Kree tackled Keith’s song “Where the Black Top Ends” with the man himself next, accompanied by Travis Barker (!) on drums and the dawg himself, Randy, who also played with others that evening, including Mariah. Letting Randy play with some of the performers was a nice touch, as was the cute send-off with the meeting at the “Dawg Pound Headquarters” with the subtitled doggies, and fun Randy moments (my fave: the woman saying: “You kind of punched me in the face” to him, as he looked on, horrified- LOL), bookended by the dog directors running the board in the control room.

After that was a bit of a misstep, an odd Aretha Franklin performance that was, like, beamed in from another place altogether. I mean, I get that she’s the Queen of Soul and all, but what, she couldn’t be bothered to show up in person? As a direct result, and perhaps a slightly-off satellite transmission, Aretha and the rest of the performing girls were a good half-step off (or even more, perhaps) of being in sync with one another, and the result felt incredibly disjointed and quite frankly, a bit of a mess.

I like her hits as much as the next person, but next time you want them highlighted…show up, sister. Because this just didn’t cut it, and made her look really bad in the process on several levels. Put another way, if the Queen had been in competition, she’d have been voted off in no time flat, sad to say. Time to get that pink Cadillac tuned up, sweetie.

After another montage, this time of the season as a whole, we got former (and possibly soon-to-be-returning) judge Jennifer Lopez, who showed Mariah a thing or two about putting on a show, with her feverish and frantic performance of “Live it Up” with Pitbull.
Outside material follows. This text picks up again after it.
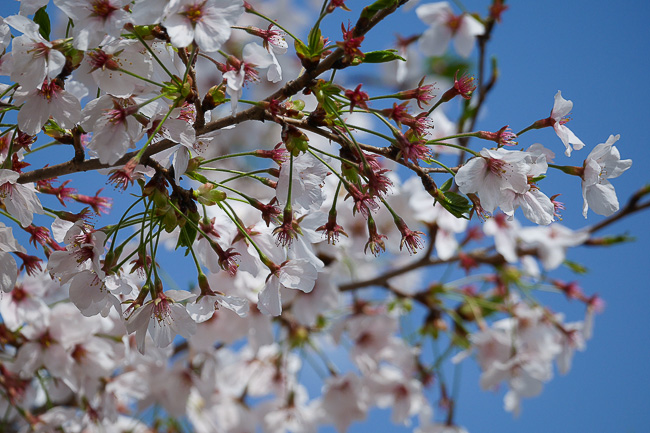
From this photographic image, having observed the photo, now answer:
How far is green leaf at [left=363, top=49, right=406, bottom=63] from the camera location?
3.54ft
This kind of stuff isn’t entirely in my wheelhouse to be honest, but for what it’s worth, I was entertained, and it was never boring. Indeed, it might well have been the most exciting performance of the night, for whatever that’s worth. Of course, the competition wasn’t exactly that stiff, so there’s that.

Candice and Kree took the stage next, with yet another medley of old-fogey music, this one a reprise of the Burt Bacharach stuff (speak of the devil…), I do believe. I feel like the old guard is getting their thing out of their system one last time, what with the new guard taking over next time around. Good riddance, and I don’t mean that in reference to the judges, really, though I do think a complete overhaul is fine, all things considered. If I kept anyone, it’d be Nicki, and she seems to have divided most people, so I don’t see that happening.
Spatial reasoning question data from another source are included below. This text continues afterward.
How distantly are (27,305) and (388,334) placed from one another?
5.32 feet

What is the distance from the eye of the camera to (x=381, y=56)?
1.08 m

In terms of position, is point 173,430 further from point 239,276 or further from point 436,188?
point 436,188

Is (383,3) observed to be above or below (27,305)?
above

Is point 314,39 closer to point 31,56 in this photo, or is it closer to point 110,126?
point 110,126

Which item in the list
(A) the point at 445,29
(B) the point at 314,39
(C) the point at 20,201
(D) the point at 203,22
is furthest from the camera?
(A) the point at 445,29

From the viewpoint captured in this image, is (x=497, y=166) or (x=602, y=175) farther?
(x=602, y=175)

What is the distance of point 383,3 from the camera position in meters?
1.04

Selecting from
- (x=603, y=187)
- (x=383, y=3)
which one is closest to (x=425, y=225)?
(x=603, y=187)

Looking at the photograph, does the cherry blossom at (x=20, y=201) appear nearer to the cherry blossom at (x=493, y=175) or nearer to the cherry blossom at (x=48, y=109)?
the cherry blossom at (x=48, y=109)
After that, it was finally time to reveal the big winner, and as aforementioned, it was Candice, and well deserved. She reprised her single, “I am Beautiful” and did her best to get through it like a professional, but who could blame her for being a bit overwhelmed, under the circumstances? Also great to see how thrilled her family was for her- I almost got a bit misty-eyed myself just watching them all. For this is where “Idol” truly excels, in its ability to make someone a star almost overnight. Of course, in this case, Candice already was one- it just took “Idol” a few years to catch on to that fact. Which kind of says it all, you know?

What did you think of this season of “American Idol”? Will you be tuning in next year? Are you looking forward to the new approach? What direction do you think they should head in? Any ideas for possible judges? Would you like to see an old judge return, and if so, who? Let me have it in the comments!